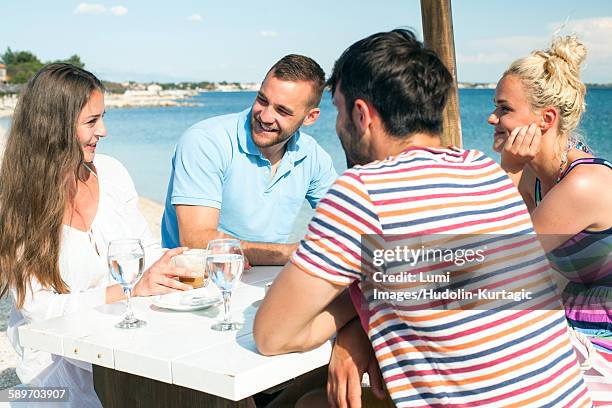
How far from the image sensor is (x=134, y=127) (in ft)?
139

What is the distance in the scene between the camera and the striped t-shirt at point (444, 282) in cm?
151

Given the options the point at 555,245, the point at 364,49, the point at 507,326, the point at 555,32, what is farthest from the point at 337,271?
the point at 555,32

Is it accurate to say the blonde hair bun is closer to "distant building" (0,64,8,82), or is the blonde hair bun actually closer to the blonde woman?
the blonde woman

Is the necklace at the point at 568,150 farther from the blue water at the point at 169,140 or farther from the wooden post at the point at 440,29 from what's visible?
the blue water at the point at 169,140

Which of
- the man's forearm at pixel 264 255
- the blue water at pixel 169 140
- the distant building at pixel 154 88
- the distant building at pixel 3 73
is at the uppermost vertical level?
the man's forearm at pixel 264 255

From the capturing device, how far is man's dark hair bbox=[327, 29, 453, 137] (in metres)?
1.62

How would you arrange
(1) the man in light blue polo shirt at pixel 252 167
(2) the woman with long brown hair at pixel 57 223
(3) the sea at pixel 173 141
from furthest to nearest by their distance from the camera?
(3) the sea at pixel 173 141
(1) the man in light blue polo shirt at pixel 252 167
(2) the woman with long brown hair at pixel 57 223

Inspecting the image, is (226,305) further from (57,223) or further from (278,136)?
(278,136)

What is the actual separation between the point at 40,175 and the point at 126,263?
0.85m

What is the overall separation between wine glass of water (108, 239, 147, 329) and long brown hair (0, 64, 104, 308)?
60 cm

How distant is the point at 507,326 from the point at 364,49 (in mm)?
700

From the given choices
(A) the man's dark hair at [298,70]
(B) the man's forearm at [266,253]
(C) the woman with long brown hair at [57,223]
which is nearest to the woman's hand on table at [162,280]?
(C) the woman with long brown hair at [57,223]

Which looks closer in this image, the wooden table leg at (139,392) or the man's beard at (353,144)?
the man's beard at (353,144)

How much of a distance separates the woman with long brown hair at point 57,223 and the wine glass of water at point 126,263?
0.33 m
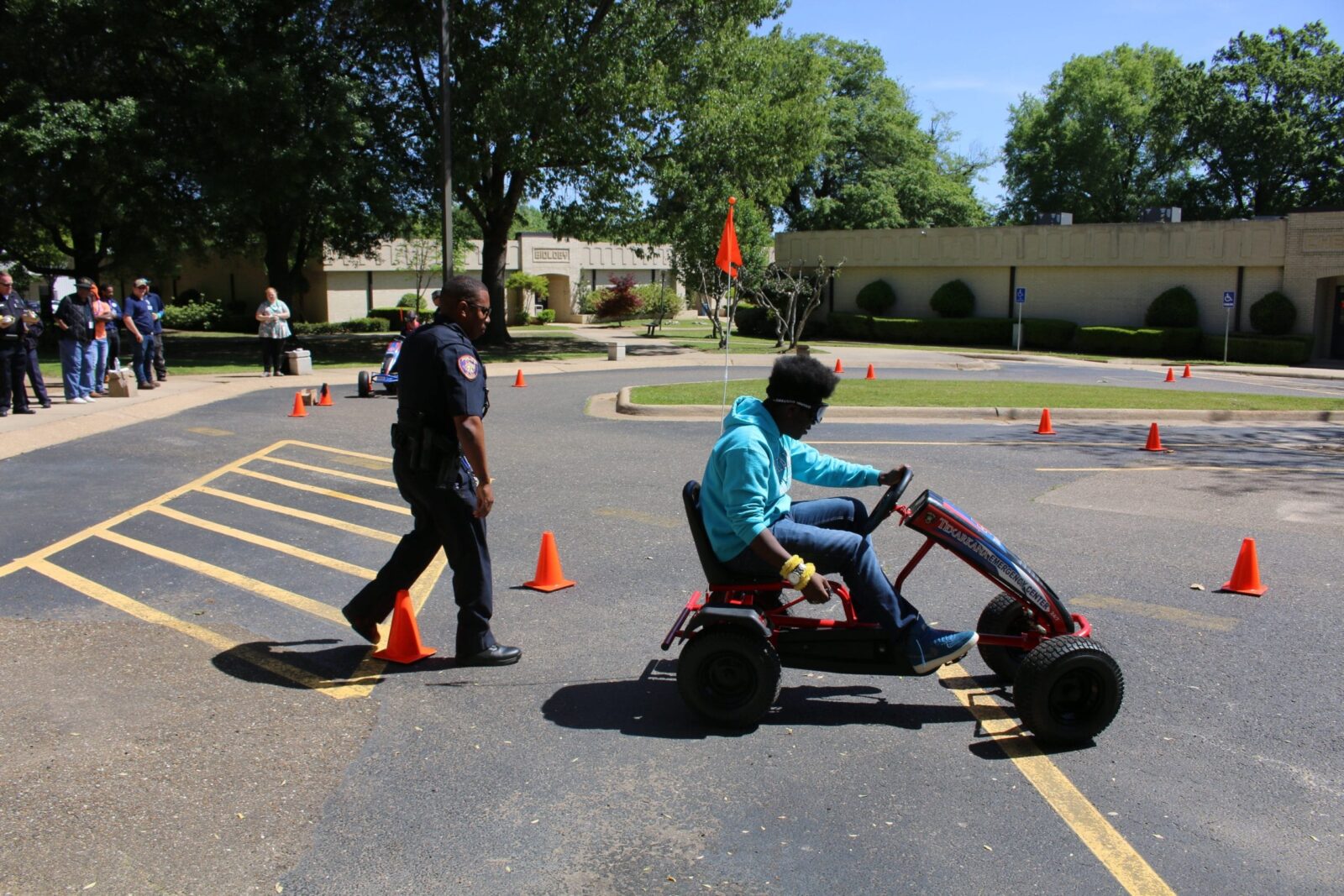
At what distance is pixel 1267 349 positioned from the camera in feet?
——————
• EXERCISE DESCRIPTION
Would you return the data exactly as written, without the pictures?

• FINISHED EXERCISE
How far from the image sensor is (x=134, y=127) (in ft)?
139

What is the distance in the scene between the camera and the striped t-shirt at point (444, 282) in cm?
151

Given the options the point at 555,245, the point at 364,49, the point at 507,326, the point at 555,32, what is farthest from the point at 337,271?
the point at 555,32

Is it accurate to say the blonde hair bun is closer to "distant building" (0,64,8,82), or is the blonde hair bun actually closer to the blonde woman?
the blonde woman

Is the necklace at the point at 568,150 farther from the blue water at the point at 169,140 or farther from the wooden post at the point at 440,29 from what's visible?
the blue water at the point at 169,140

Which of
- the man's forearm at pixel 264 255
- the blue water at pixel 169 140
- the distant building at pixel 154 88
- the distant building at pixel 3 73
is at the uppermost vertical level?
the man's forearm at pixel 264 255

From the capturing device, how far is man's dark hair bbox=[327, 29, 453, 137] (in metres)?
1.62

How would you arrange
(1) the man in light blue polo shirt at pixel 252 167
(2) the woman with long brown hair at pixel 57 223
(3) the sea at pixel 173 141
from furthest to nearest by their distance from the camera?
(3) the sea at pixel 173 141
(1) the man in light blue polo shirt at pixel 252 167
(2) the woman with long brown hair at pixel 57 223

Inspecting the image, is (226,305) further from (57,223) or further from (278,136)?
(278,136)

What is the actual separation between the point at 40,175 and the point at 126,263?
0.85m

What is the overall separation between wine glass of water (108, 239, 147, 329) and long brown hair (0, 64, 104, 308)?
60 cm

How distant is the point at 507,326 from the point at 364,49 (in mm)?
700

From the given choices
(A) the man's dark hair at [298,70]
(B) the man's forearm at [266,253]
(C) the woman with long brown hair at [57,223]
which is nearest to the woman's hand on table at [162,280]?
(C) the woman with long brown hair at [57,223]

Which looks closer in this image, the wooden table leg at (139,392) or the man's beard at (353,144)?
the man's beard at (353,144)

How much of a distance separates the woman with long brown hair at point 57,223 and the wine glass of water at point 126,263?
0.33 m
At what distance is pixel 1267 349 positioned from the camera in feet?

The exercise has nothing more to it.